In fairness to the pundits and to England, rugby union has clearly become a more technical game since the days of Bill McLaren, from whom we never heard much talk of discipline at the breakdown, going through the phases, and so on ? especially if an established team were playing a so-called minor nation ? while canny coaching now enables the minnows to make life much more difficult for the big teams.
Pienaar acknowledged this after the match, reviving for his fellow pundit Lawrence Dallaglio the days when it was possible in a tournament like this to kick back, relax, canoodle, carouse, throw the odd dwarf around ? I am paraphrasing, he did not use those exact words ? and just begin to focus on a contest against a team like Georgia in the two or three days before the match.
"Now you have to be preparing for the next match straight after the last one," he said. "On Monday, Tuesday, and Wednesday, England seem to have discounted Georgia." While Dallaglio, predictably, was forgiving, Pienaar and Fitzpatrick seemed prepared to risk what their colleague described as Martin Johnson's "20-yard stare".
Fitzpatrick was particularly critical, talking of "disgraceful discipline", and ascribing Georgia's try just before half?time to Johnson's poor decision to take off Tom Wood.
Johnson, meanwhile, whether because of the 20?yard stare, which is now his default position with interviewers, even after a 41?10 win, or because of the pressure he is under, seems to have trained his face to become craggier than ever.
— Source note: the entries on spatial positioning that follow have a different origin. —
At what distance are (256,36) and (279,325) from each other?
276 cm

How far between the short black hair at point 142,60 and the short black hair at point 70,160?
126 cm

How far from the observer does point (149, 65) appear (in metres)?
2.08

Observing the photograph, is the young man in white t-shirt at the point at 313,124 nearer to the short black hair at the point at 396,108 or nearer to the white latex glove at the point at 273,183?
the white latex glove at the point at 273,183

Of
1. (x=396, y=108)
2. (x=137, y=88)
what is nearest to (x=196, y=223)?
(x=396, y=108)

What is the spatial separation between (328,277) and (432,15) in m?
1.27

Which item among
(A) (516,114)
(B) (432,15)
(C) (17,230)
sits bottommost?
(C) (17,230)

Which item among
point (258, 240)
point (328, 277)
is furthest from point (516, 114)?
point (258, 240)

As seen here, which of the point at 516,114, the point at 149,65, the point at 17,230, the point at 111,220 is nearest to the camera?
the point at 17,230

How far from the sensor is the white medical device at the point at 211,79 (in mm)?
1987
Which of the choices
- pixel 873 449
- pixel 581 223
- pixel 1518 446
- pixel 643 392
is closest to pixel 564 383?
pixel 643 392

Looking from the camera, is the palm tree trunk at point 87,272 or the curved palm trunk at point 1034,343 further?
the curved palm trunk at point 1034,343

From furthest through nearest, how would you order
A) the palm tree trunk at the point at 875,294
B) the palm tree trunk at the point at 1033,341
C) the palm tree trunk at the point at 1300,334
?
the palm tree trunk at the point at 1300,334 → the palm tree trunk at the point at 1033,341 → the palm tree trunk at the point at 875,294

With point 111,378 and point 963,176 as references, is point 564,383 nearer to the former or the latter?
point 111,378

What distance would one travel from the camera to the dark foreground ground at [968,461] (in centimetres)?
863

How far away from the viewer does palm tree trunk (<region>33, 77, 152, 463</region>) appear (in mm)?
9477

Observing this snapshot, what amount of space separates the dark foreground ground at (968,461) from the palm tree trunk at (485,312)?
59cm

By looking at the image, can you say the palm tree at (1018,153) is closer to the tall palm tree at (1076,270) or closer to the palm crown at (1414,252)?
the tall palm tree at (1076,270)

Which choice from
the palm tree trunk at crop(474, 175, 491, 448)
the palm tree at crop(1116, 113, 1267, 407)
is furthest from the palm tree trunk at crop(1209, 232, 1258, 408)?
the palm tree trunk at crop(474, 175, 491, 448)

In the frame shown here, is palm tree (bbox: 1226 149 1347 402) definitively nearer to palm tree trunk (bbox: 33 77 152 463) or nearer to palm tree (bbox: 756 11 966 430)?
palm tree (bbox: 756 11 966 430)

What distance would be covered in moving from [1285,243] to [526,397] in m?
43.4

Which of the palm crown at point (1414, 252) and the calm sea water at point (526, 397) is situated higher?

I still have confidence in him, but as someone not entirely au fait with all the technical stuff, that might be because I am associating him with the only other chap who was habitually described as craggy, the actor Jack Hawkins, who was convincing in any number of roles as a clear-thinking, tough-talking man of action.
Until the quarter?finals, the World Cup still seems something of a phoney war anyway, especially as England must now focus on Saturday's match against Romania, the weakest team in the group, with the additional handicap of having to avoid some of those amusing bonding evenings, which are traditional among rugby union players and which, as I recall, made them such stimulating, intellectual, company in the university refectory.
What would sharpen up the England boys would be a spell on Mantracker, my new favourite waste of time. This is a so-called reality show on Extreme Sports, in which an "elite tracker and skilled horseman" hunt down two fellows on foot, who reckon they can escape the Mantracker's clutches.
On the one I saw last week, the quarry was a wilderness guide and another chap described as an "extreme wrestler" (everything on Extreme Sports is extreme; somewhere in the schedules there will be Extreme Raffia, or Extreme Come Dine With Me where all the diners turn up heavily armed ? hey, there's an idea).
The wrestler said he "was not after money, just fame", in which case I should say Canadian television might not be the ideal place to be.